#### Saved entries
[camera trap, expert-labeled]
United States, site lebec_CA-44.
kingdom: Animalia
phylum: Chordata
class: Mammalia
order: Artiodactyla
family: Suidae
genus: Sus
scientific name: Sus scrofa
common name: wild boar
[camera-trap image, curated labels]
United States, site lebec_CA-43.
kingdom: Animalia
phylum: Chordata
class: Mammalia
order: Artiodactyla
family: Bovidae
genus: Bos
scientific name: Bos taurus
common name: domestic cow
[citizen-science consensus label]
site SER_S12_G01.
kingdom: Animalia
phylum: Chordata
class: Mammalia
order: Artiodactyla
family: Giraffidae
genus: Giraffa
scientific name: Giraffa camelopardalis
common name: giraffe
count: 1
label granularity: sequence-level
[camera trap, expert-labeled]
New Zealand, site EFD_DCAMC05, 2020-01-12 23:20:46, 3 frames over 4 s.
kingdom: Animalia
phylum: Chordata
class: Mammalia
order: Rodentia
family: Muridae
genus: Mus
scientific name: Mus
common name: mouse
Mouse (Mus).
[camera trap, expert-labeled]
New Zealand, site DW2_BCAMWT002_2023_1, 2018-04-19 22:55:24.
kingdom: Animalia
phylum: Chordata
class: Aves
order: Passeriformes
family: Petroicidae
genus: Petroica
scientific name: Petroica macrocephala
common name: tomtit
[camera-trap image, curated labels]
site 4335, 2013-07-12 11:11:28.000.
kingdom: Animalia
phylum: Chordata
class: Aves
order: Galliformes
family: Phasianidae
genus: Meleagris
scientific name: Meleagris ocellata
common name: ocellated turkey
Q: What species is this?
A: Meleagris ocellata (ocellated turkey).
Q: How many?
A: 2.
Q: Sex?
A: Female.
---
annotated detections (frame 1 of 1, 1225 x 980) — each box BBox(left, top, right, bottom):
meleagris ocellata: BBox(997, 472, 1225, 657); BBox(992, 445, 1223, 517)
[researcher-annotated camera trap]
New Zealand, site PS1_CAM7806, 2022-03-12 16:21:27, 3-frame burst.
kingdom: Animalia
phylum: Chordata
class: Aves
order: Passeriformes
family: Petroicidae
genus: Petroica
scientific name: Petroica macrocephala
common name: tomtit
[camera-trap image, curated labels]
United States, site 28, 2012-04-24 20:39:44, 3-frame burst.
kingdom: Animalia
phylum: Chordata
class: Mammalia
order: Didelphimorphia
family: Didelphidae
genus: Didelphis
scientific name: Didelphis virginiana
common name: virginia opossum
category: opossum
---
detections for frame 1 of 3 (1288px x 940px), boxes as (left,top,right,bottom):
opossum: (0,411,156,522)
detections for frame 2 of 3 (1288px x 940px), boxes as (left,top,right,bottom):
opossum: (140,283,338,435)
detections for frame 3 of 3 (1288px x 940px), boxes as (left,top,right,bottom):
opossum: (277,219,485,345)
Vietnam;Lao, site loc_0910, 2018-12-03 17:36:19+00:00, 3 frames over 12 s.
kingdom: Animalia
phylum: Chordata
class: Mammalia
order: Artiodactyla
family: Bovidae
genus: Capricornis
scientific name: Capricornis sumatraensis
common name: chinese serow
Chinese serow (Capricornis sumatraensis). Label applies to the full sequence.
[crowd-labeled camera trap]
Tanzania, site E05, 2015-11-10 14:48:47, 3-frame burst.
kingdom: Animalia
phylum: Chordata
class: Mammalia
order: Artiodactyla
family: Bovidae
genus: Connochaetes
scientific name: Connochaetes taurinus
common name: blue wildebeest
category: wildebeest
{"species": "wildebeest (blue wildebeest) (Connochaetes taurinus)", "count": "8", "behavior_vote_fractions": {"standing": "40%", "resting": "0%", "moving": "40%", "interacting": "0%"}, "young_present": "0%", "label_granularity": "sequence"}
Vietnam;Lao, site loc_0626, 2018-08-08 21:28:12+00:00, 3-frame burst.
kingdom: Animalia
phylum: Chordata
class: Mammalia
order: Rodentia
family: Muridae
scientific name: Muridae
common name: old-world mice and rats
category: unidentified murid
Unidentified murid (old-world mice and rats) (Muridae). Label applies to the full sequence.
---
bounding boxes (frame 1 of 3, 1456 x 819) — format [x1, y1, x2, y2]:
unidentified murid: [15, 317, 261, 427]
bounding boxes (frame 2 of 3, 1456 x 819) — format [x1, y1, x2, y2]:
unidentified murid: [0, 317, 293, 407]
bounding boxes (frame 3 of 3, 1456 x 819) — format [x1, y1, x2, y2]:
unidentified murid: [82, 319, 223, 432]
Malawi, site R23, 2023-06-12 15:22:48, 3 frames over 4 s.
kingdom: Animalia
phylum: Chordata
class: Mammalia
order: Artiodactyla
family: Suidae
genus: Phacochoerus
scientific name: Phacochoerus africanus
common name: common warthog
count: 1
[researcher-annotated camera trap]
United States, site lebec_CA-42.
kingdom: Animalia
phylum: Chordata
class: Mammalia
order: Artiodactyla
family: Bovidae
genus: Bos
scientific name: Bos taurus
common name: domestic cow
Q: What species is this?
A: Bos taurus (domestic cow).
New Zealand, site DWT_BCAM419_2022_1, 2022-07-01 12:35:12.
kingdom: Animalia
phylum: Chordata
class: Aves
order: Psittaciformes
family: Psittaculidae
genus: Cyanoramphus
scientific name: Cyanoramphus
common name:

#### WORK INSTRUCTIONS
Go through the records and show every line with the string "States" in it.

#### WORKED SOLUTION
United States, site lebec_CA-44.
United States, site lebec_CA-43.
United States, site 28, 2012-04-24 20:39:44, 3-frame burst.
United States, site lebec_CA-42.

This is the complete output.